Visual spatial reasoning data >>
*-*-*

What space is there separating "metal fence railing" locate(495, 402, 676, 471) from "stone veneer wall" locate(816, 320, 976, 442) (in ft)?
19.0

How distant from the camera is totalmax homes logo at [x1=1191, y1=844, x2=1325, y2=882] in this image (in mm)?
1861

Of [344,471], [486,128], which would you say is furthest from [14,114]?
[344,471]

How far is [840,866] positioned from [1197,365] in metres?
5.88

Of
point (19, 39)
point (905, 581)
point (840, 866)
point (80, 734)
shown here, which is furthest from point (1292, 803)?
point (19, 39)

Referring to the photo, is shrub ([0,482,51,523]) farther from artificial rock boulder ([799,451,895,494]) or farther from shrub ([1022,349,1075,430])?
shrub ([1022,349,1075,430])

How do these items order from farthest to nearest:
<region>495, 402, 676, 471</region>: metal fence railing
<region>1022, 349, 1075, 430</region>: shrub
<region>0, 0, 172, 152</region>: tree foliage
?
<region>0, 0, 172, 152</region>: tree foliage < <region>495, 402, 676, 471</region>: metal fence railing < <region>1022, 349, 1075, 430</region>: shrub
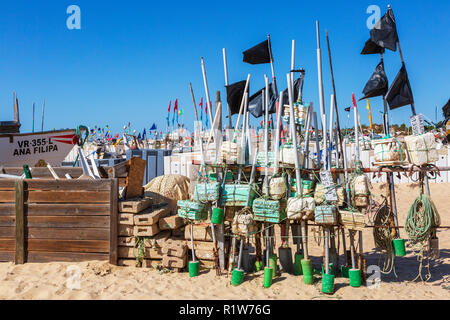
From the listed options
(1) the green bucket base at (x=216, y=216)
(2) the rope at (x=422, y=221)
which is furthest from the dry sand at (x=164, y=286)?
(1) the green bucket base at (x=216, y=216)

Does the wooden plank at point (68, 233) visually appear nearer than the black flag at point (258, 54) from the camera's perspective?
Yes

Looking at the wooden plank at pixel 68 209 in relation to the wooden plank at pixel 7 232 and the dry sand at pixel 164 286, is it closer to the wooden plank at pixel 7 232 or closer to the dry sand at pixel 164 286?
the wooden plank at pixel 7 232

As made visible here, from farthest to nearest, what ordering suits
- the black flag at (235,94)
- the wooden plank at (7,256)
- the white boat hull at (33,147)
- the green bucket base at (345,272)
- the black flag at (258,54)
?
the white boat hull at (33,147)
the black flag at (258,54)
the black flag at (235,94)
the wooden plank at (7,256)
the green bucket base at (345,272)

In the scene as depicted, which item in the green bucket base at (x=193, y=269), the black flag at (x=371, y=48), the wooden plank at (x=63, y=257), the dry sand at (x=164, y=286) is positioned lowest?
the dry sand at (x=164, y=286)

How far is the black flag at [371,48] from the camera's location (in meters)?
6.47

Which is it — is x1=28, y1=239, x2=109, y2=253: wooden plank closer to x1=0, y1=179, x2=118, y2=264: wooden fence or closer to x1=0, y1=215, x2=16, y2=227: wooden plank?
x1=0, y1=179, x2=118, y2=264: wooden fence

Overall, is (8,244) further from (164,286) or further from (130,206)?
(164,286)

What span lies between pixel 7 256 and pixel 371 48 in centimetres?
755

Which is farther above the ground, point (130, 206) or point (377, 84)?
point (377, 84)

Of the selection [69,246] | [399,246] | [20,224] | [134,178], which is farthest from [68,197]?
[399,246]

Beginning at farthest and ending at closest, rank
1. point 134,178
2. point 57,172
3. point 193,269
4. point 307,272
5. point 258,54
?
point 57,172
point 134,178
point 258,54
point 193,269
point 307,272

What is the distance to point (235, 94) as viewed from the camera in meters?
6.88

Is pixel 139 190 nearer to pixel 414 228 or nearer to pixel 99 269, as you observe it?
pixel 99 269
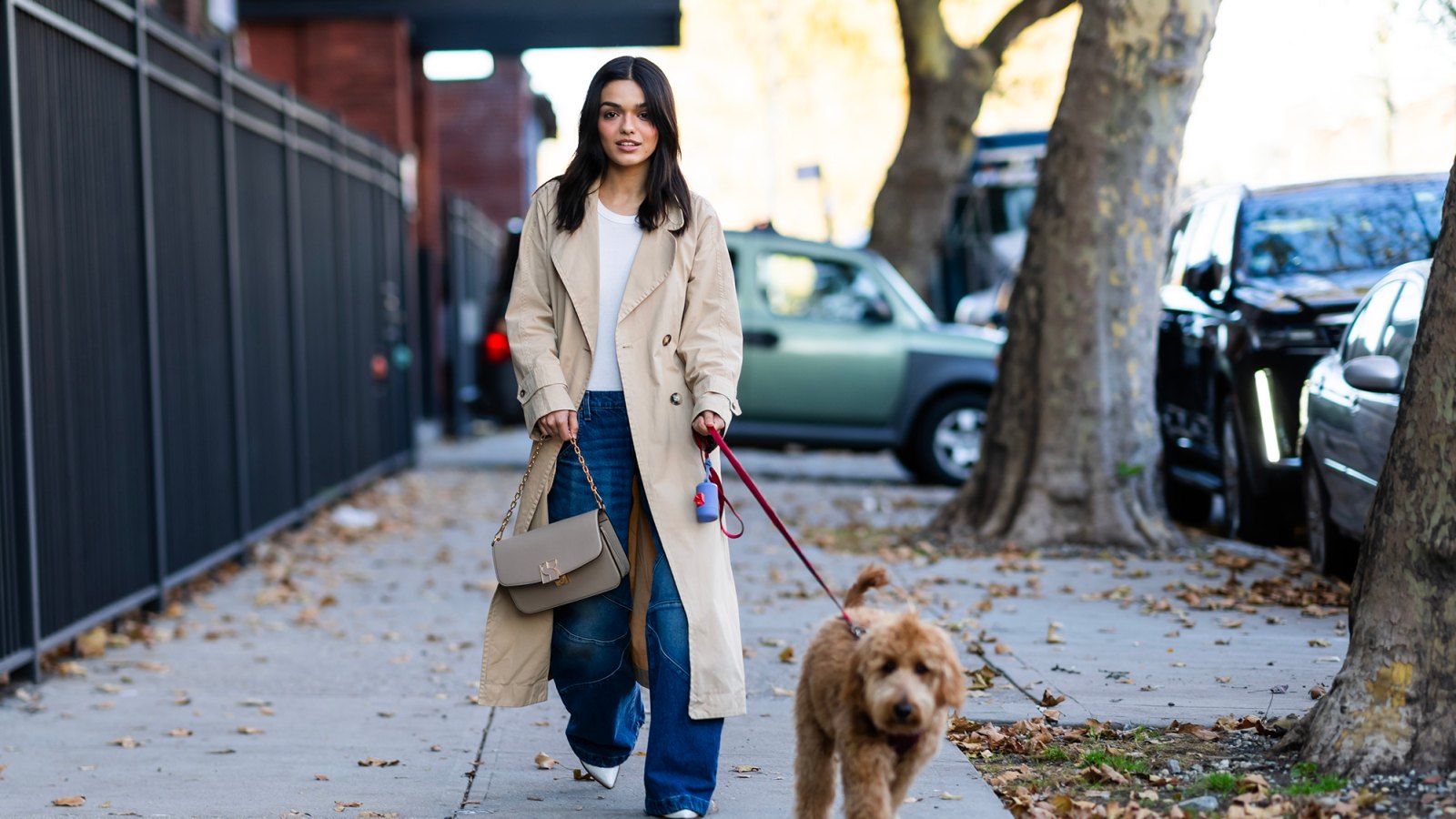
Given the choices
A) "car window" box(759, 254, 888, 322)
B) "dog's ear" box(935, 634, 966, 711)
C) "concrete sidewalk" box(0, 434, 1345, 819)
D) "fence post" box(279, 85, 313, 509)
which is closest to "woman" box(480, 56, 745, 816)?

*-*-*

Rewrite all of the data above with "stone veneer wall" changed to "brick wall" and everything else left as it is. Leave the pictures out of your answer.

WRITTEN ANSWER >>
What space is there separating "metal fence railing" locate(495, 402, 676, 471) from "brick wall" locate(816, 320, 976, 442) (in ft)?
19.0

How distant from the camera is totalmax homes logo at [x1=1191, y1=844, x2=1325, y2=882] in this image (in mm)?
1861

Of [344,471], [486,128], which would you say is furthest from [14,114]?
[344,471]

How far is [840,866] positioned from [1197,365] in metres?
5.88

Of
point (19, 39)
point (905, 581)
point (840, 866)
point (80, 734)
shown here, which is furthest from point (1292, 803)?
point (19, 39)

Referring to the photo, is shrub ([0,482,51,523]) farther from artificial rock boulder ([799,451,895,494]) or farther from shrub ([1022,349,1075,430])?
shrub ([1022,349,1075,430])

How do these items order from farthest to nearest:
<region>495, 402, 676, 471</region>: metal fence railing
<region>1022, 349, 1075, 430</region>: shrub
<region>0, 0, 172, 152</region>: tree foliage
?
<region>0, 0, 172, 152</region>: tree foliage < <region>495, 402, 676, 471</region>: metal fence railing < <region>1022, 349, 1075, 430</region>: shrub
From the listed options
(1) the green bucket base at (x=216, y=216)
(2) the rope at (x=422, y=221)
which is furthest from the dry sand at (x=164, y=286)?
(1) the green bucket base at (x=216, y=216)

Does the wooden plank at point (68, 233) visually appear nearer than the black flag at point (258, 54) from the camera's perspective?
Yes

Looking at the wooden plank at pixel 68 209 in relation to the wooden plank at pixel 7 232 and the dry sand at pixel 164 286, is it closer to the wooden plank at pixel 7 232 or closer to the dry sand at pixel 164 286?
the wooden plank at pixel 7 232

As made visible here, from farthest to nearest, what ordering suits
- the black flag at (235,94)
- the wooden plank at (7,256)
- the white boat hull at (33,147)
- the green bucket base at (345,272)
- the black flag at (258,54)
?
the white boat hull at (33,147)
the black flag at (258,54)
the black flag at (235,94)
the wooden plank at (7,256)
the green bucket base at (345,272)

In the scene as depicted, which item in the green bucket base at (x=193, y=269), the black flag at (x=371, y=48), the wooden plank at (x=63, y=257), the dry sand at (x=164, y=286) is positioned lowest?
the dry sand at (x=164, y=286)

How far is the black flag at [371,48] from the camera's location (in meters)?
6.47

Which is it — is x1=28, y1=239, x2=109, y2=253: wooden plank closer to x1=0, y1=179, x2=118, y2=264: wooden fence or closer to x1=0, y1=215, x2=16, y2=227: wooden plank?
x1=0, y1=179, x2=118, y2=264: wooden fence

Overall, is (8,244) further from (164,286) or further from (130,206)?
(164,286)

What span lies between pixel 7 256 and pixel 371 48 in centimetres?
755

Which is farther above the ground, point (130, 206) or point (377, 84)?
point (377, 84)

Of the selection [69,246] | [399,246] | [20,224] | [134,178], which is farthest from [68,197]?
[399,246]

Beginning at farthest and ending at closest, rank
1. point 134,178
2. point 57,172
3. point 193,269
4. point 307,272
5. point 258,54
?
point 57,172
point 134,178
point 258,54
point 193,269
point 307,272

What is the distance to point (235, 94) as viewed from the camera in meters?
6.88

Is pixel 139 190 nearer to pixel 414 228 or nearer to pixel 99 269, as you observe it?
pixel 99 269
Given the choices
A) "car window" box(759, 254, 888, 322)
B) "dog's ear" box(935, 634, 966, 711)
C) "concrete sidewalk" box(0, 434, 1345, 819)
D) "fence post" box(279, 85, 313, 509)
which is closest to "woman" box(480, 56, 745, 816)?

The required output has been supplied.